In conclusion, I enjoyed using data I was able to obtain from students and fellow teachers. I did not use a software to gather information since I wanted it to be more interactive but I normally have my students use smartsheet, google or survey monkey to make surveys!

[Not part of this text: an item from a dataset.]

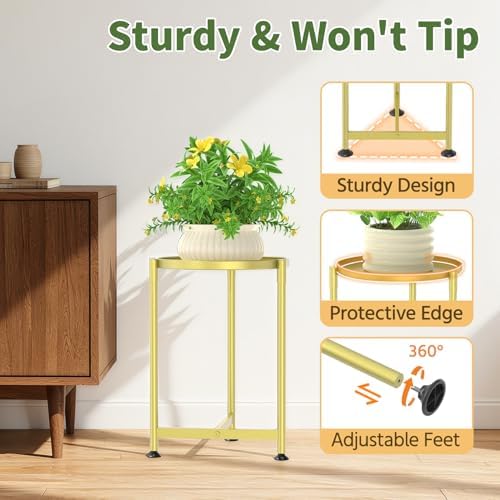 LASZOLA Metal Small Plant Stand Indoor Tall - Image 4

Standariziation may increase the reliabilty and the consistency of surveys. I think it makes it easier to compare results. But, as a teacher who has taken way too many surveys, sometimes I think it may result in response bias and it is difficult to capture complex information. Respondents may not be able to explain their thoughts or experience with a simple rating scale. While doing this lab, I was able to hear their perspective on each movie and their reason why they voted the way they did. If I were to standardize the rating for this lab specifically, I can have people rate from 1-5 to the nearest integer instead of accepting decimal values.